Sequencing batch reactors (SBRs) were used for cultivation of anammox enrichment cultures (16, 38). Before an SBR was started, the percentage of anammox bacteria in the inoculum was determined using fluorescence in situ hybridization as previously described (16). “Candidatus Brocadia fulgida” was the only anammox species identified in the enrichment culture and accounted for around 75% of the total population. The “Candidatus Brocadia fulgida” inoculum biomass was initially cultured at 35°C (16, 38), and then it was split and placed in three 2-liter SBRs set to 16°C, 25°C, and 35°C. Biomass cultured at 35°C remained in the original operational “Candidatus Brocadia fulgida” SBR. Enrichment cultures were grown on mineral medium containing NO2− and NH4+ prepared as described by van de Graaf et al. (41).

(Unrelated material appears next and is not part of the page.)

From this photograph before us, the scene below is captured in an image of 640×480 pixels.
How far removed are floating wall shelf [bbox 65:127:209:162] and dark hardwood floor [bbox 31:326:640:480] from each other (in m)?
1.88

Anoxic conditions were maintained by continuously flushing the SBRs with 95% Ar-5% CO2 at a rate of 10 ml min−, and the SBR contents were mixed using a turbine stirrer (ca. 250 rpm). The temperatures of the three reactors were kept constant using water jackets. The reactors were operated for 85 days, and 20-ml biomass-reactor medium samples were taken weekly. Each biomass suspension was centrifuged, and the biomass pellet was frozen at −20°C until it was analyzed. The anammox bacteria in the 16°C and 25°C reactors were not cultured at the optimum temperature (35°C) and as a consequence were less active and thus consumed less NH4+ and NO2−. As a result, the nutrient load in the SBRs had to be monitored and measured daily to prevent excess NO2− from poisoning the cultures. When the NO2− concentration was more than 40 mg/liter, nutrient addition was stopped until the excess NO2− was consumed; alternatively, the pump system was set to a lower speed to match the consumption rate.

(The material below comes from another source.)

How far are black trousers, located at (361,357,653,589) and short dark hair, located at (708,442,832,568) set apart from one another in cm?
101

In addition to three SBR cultures, cell material was obtained from full-grown enrichment cultures of the following anammox species grown at a variety of temperatures: “Candidatus Brocadia anammoxidans” (35°C) (30), “Candidatus Brocadia fulgida” (16, 19, 23, 31, 35, 39, and 40°C) (16), “Candidatus Anammoxoglobus propionicus” (33°C for aggregate cells; 23°C for single cells) (15), “Candidatus Kuenenia stuttgartiensis” (35°C) (29), and “Candidatus Scalindua spp.” (15 and 20°C) (43). Enrichment cultures were grown in SBRs as described previously.
Particulate organic matter (POM) and surface sediments were obtained from a variety of sources. POM samples were collected from the Namibian (17), Peruvian (7), and Arabian Sea oxygen minimum zones (11) and the Black Sea (47) as described previously. Surface sediment from the Santa Barbara Basin was collected as described previously (9). Surface sediments were also collected from the Gullmarsfjord (Sweden) in 2005 (8, 31), from the northwest African continental shelf and slope during a cruise of the R/V Meteor (leg M65/1) in the summer of 2005 (10a), from the Irish and Celtic Sea during a cruise of the R/V Pelagia in the spring of 2006 (10), and from the Black Sea during a cruise of the R/V Knorr (KN172/8) in May 2003 (47). Sediment and microbial mat samples were collected from neutral to alkaline hot springs in northern California and western Nevada in February 2007 (12). The environmental conditions found in the mats have been extensively described elsewhere (12, 32).
Approximately 20 mg (dry weight) of enrichment culture biomass was extracted by ultrasonic disruption of cells using methanol three times, methanol-dichloromethane three times, and dichloromethane three times. Combined extracts were dried using rotary evaporation and were methylated using BF3 in methanol and heated for 15 min at 60°C. An aliquot of each methylated total-lipid extract was eluted in ethyl acetate over a small silica column containing 5% AgNO3 to remove polyunsaturated fatty acids. Fractions were subsequently dissolved in acetone and then filtered through 0.45-μm-pore-size, 4-mm-diameter polytetrafluorethylene filters and analyzed using high-performance liquid chromatography-atmospheric pressure chemical ionization tandem mass spectrometry (HPLC-APCI-MS/MS).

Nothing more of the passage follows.